O grosser HErr! Das weistu woll;

Wer bin ich? Von Natur im Tod,

Ich bin das nicht, was ich seyn soll;

Und dennoch kommst du zu mir gehen

Mir als Erlöser beyzustehen?

Joachim Neander

(1650 – 1680)

Dezember 1907, Cleveland, Ohio

Alle anderen Gäste saßen in Gruppen zusammen, nur die alte Frau hatte einen Tisch für sich allein an einem der hohen Fenster, die auf den Eriesee hinausgingen. Die warme Wintersonne ließ ihr weißes Haar hellblond erscheinen und überstrahlte ihre Gesichtshaut, so dass diese ganz glatt erschien. Sie las.

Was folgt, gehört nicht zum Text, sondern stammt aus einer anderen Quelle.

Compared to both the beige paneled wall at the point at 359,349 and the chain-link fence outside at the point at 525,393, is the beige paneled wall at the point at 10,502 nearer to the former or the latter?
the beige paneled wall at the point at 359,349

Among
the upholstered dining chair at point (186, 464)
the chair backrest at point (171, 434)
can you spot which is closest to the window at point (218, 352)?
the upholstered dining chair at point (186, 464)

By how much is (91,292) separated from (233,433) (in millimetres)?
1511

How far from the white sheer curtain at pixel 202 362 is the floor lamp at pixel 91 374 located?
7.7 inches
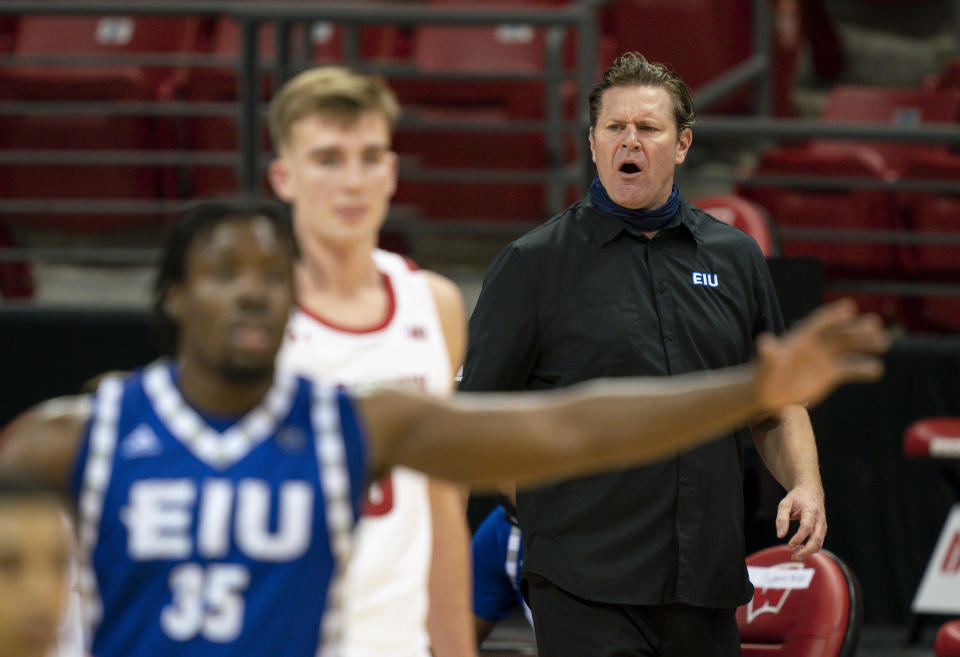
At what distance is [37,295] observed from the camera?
327 inches

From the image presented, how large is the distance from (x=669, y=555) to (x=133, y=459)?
1.82 m

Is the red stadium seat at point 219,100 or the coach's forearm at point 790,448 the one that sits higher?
the red stadium seat at point 219,100

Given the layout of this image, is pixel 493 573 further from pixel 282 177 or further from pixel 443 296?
pixel 282 177

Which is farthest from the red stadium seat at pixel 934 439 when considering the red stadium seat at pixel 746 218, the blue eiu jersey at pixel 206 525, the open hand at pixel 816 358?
the blue eiu jersey at pixel 206 525

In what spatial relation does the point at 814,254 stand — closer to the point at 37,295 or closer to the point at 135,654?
the point at 37,295

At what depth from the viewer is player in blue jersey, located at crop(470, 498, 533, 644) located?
5004mm

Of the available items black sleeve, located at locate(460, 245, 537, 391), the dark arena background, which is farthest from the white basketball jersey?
the dark arena background

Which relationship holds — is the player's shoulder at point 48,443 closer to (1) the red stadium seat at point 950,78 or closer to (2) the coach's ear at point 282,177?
(2) the coach's ear at point 282,177

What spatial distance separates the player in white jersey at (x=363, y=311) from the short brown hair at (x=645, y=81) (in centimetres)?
110

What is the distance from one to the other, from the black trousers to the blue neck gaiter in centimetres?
88

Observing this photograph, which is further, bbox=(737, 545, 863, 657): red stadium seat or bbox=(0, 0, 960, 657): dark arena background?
bbox=(0, 0, 960, 657): dark arena background

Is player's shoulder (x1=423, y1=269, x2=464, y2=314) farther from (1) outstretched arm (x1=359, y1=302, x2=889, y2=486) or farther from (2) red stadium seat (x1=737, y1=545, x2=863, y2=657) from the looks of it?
(2) red stadium seat (x1=737, y1=545, x2=863, y2=657)

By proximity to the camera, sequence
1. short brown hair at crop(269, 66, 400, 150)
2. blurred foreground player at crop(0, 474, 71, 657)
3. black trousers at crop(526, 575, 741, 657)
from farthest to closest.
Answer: black trousers at crop(526, 575, 741, 657) → short brown hair at crop(269, 66, 400, 150) → blurred foreground player at crop(0, 474, 71, 657)

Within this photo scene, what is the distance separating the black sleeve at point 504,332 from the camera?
12.8ft
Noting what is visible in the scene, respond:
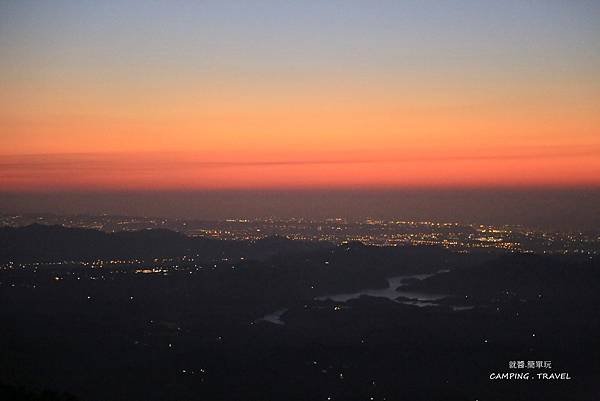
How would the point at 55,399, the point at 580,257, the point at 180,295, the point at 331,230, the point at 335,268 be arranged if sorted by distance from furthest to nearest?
the point at 331,230 < the point at 580,257 < the point at 335,268 < the point at 180,295 < the point at 55,399

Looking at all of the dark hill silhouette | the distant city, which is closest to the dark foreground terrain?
the dark hill silhouette

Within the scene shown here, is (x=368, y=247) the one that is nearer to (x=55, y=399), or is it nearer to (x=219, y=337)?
(x=219, y=337)

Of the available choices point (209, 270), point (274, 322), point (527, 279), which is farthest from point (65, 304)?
point (527, 279)

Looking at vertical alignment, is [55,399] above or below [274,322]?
above

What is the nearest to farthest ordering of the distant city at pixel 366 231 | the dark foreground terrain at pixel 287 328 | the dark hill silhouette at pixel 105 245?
the dark foreground terrain at pixel 287 328, the dark hill silhouette at pixel 105 245, the distant city at pixel 366 231

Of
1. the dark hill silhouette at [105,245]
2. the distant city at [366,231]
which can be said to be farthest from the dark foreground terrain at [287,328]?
the distant city at [366,231]

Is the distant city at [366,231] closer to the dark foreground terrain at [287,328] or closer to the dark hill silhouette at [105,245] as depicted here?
the dark hill silhouette at [105,245]
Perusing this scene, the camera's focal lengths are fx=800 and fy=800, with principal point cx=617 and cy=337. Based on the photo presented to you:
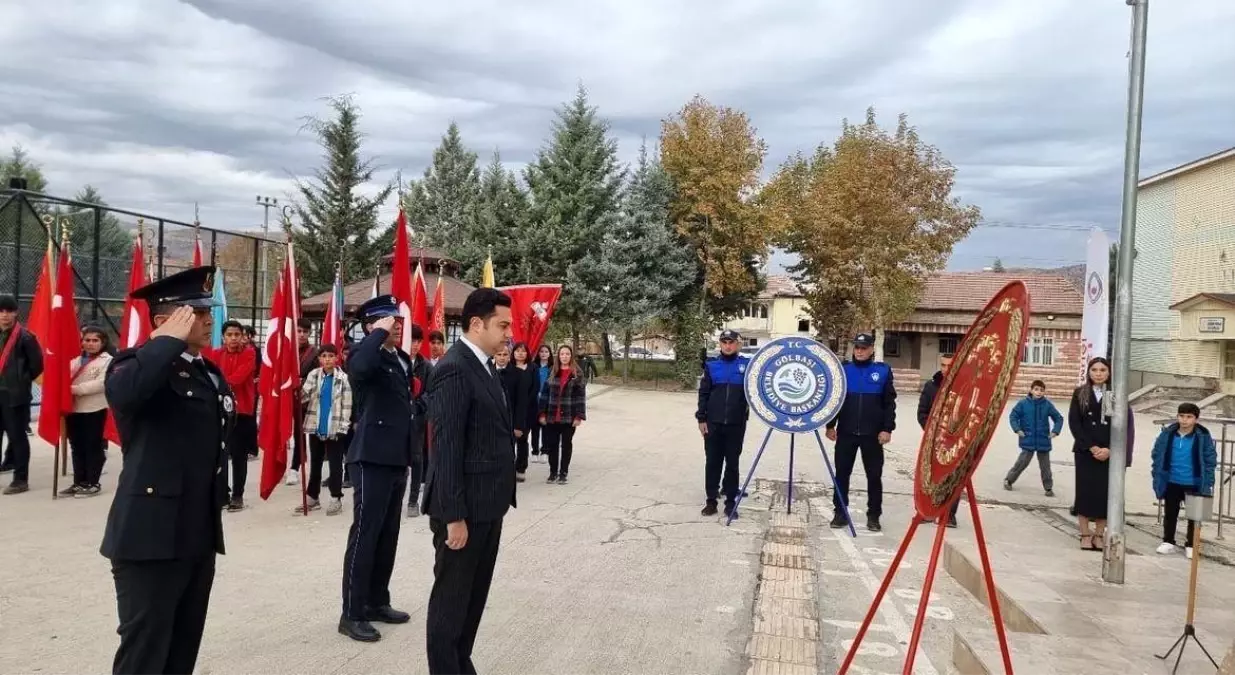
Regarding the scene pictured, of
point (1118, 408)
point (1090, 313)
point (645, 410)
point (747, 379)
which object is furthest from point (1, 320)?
point (645, 410)

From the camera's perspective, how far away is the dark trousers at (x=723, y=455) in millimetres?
8500

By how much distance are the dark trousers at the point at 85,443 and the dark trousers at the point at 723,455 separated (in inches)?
255

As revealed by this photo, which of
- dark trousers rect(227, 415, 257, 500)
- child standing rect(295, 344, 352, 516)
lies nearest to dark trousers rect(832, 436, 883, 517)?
child standing rect(295, 344, 352, 516)

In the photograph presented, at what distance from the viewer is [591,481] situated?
10562 millimetres

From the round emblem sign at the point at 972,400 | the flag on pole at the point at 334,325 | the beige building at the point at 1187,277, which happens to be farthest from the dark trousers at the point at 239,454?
the beige building at the point at 1187,277

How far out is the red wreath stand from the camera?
2959mm

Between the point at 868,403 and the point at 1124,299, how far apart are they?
2.52 m

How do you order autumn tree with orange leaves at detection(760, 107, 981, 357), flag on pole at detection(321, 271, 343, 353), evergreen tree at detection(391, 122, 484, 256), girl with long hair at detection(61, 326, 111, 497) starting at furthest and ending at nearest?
evergreen tree at detection(391, 122, 484, 256), autumn tree with orange leaves at detection(760, 107, 981, 357), flag on pole at detection(321, 271, 343, 353), girl with long hair at detection(61, 326, 111, 497)

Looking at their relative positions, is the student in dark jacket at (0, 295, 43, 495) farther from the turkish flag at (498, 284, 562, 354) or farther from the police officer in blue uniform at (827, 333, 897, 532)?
the police officer in blue uniform at (827, 333, 897, 532)

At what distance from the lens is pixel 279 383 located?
27.2ft

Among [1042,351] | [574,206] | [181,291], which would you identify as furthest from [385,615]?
[1042,351]

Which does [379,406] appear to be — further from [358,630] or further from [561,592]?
[561,592]

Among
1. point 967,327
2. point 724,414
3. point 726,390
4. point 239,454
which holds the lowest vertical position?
point 239,454

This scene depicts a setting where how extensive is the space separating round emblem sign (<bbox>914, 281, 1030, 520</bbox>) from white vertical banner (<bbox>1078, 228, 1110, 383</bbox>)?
5.28 m
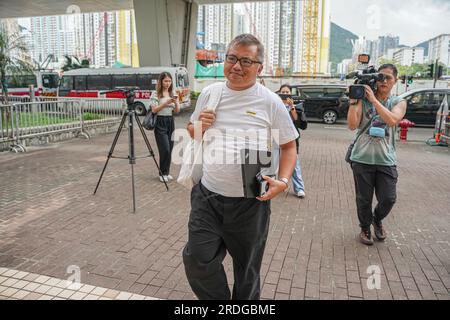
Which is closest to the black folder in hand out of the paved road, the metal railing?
the paved road

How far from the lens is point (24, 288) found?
129 inches

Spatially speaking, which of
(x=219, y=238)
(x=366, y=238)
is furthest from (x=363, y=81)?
(x=219, y=238)

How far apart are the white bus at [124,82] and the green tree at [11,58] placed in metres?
6.02

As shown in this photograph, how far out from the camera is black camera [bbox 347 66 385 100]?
3.75 metres

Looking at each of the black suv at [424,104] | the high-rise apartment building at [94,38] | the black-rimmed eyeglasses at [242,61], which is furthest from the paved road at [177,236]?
the high-rise apartment building at [94,38]

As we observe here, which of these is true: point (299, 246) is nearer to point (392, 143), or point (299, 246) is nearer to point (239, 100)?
point (392, 143)

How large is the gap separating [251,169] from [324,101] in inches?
664

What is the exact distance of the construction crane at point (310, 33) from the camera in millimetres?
64688

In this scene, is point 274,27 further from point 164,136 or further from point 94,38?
point 164,136

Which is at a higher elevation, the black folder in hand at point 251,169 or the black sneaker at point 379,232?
the black folder in hand at point 251,169

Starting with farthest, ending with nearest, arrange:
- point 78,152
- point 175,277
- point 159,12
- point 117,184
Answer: point 159,12 → point 78,152 → point 117,184 → point 175,277

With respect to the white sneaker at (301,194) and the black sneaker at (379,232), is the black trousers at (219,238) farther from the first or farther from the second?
the white sneaker at (301,194)
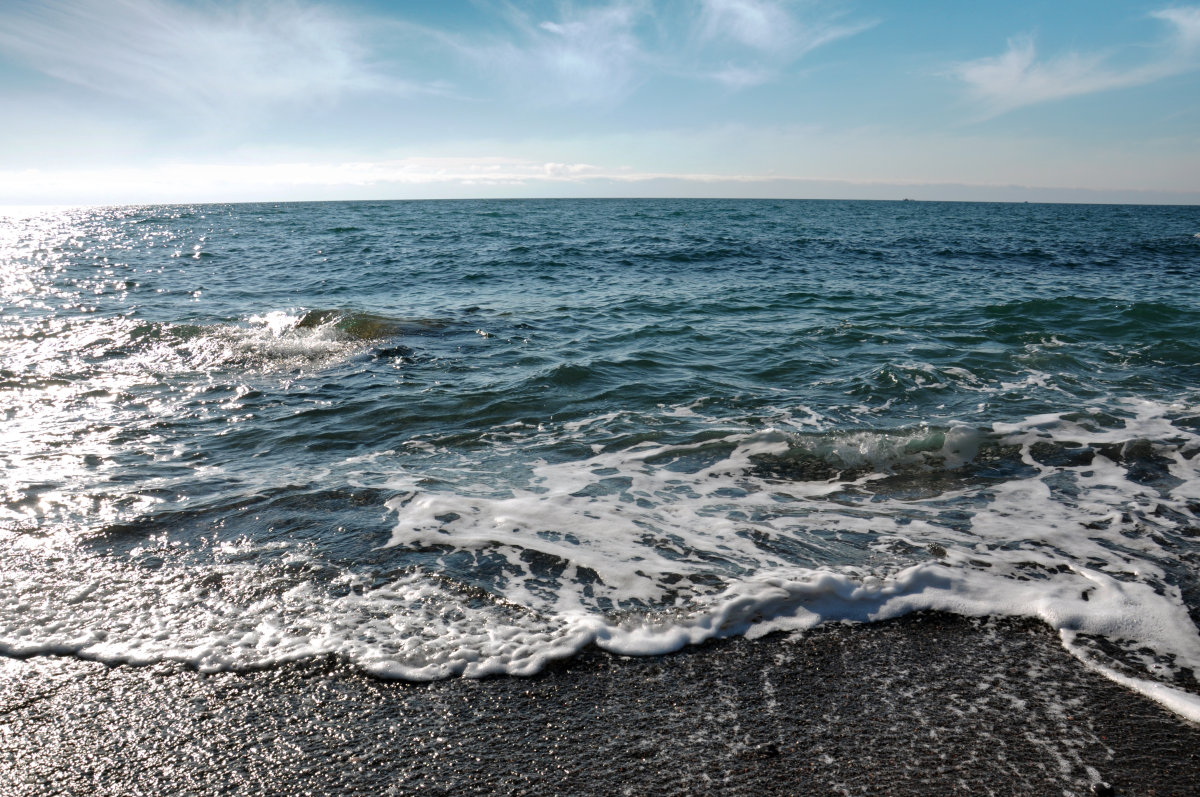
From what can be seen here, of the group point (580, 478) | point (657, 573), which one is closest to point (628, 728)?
point (657, 573)

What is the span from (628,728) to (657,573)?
1.39 m

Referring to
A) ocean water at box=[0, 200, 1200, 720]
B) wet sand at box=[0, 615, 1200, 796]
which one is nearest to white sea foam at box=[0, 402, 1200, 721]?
ocean water at box=[0, 200, 1200, 720]

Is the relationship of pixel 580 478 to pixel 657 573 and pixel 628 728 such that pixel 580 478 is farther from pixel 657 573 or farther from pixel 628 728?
pixel 628 728

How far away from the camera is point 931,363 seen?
913 centimetres

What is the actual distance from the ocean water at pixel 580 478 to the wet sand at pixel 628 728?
0.63 feet

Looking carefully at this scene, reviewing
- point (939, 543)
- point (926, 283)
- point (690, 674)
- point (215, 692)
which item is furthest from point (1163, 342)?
point (215, 692)

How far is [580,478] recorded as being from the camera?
5570mm

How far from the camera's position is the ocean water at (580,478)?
3479mm

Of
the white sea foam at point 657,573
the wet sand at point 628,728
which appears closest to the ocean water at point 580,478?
the white sea foam at point 657,573

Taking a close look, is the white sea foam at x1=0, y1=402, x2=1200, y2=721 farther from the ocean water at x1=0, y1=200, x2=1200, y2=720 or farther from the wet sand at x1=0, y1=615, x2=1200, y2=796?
the wet sand at x1=0, y1=615, x2=1200, y2=796

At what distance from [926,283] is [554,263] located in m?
10.8

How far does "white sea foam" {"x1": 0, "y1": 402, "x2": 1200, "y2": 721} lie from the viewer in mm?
3273

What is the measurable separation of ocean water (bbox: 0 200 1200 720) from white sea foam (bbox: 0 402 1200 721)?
0.08 feet

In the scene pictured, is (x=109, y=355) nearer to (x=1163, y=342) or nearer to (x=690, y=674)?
(x=690, y=674)
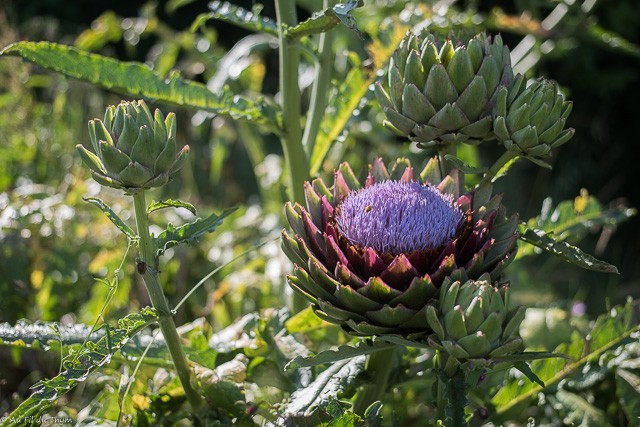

So hat Großmutter ausgesehen, als sie eine junge Frau war, dachte June. Sie blieb am Eingang stehen, um sie in Ruhe betrachten zu können, aber im selben Moment hob die alte Frau den Kopf, als ob sie ihren Blick gespürt hätte. »Da bist du ja endlich.« Sie faltete ihre Zeitung zusammen und wies auf den freien Stuhl neben ihrem. »Was darf ich dir bestellen?«

»Eine Limonade.« June zog ihre Jacke aus und hängte sie über die Lehne des Stuhls, bevor sie sich niederließ. »Hast du lange gewartet?« Sie war in der Stadt gewesen und hatte Besorgungen erledigt, darüber hatte sie die Verabredung mit ihrer Großmutter am See fast vergessen.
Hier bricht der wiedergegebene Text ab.